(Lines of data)
========

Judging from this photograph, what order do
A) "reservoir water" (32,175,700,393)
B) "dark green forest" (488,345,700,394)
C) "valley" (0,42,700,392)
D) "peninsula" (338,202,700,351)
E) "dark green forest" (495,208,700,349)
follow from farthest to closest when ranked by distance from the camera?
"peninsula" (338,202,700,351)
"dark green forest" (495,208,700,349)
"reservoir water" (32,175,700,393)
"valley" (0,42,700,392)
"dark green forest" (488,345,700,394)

========

Task prompt: Reproduce the entries above precisely, line for line.

Response for this exercise:
Judging from this photograph, what order do
A) "reservoir water" (32,175,700,393)
B) "dark green forest" (488,345,700,394)
C) "valley" (0,42,700,392)
D) "peninsula" (338,202,700,351)
E) "dark green forest" (495,208,700,349)
follow from farthest to closest when ranked by distance from the camera?
"peninsula" (338,202,700,351)
"dark green forest" (495,208,700,349)
"reservoir water" (32,175,700,393)
"valley" (0,42,700,392)
"dark green forest" (488,345,700,394)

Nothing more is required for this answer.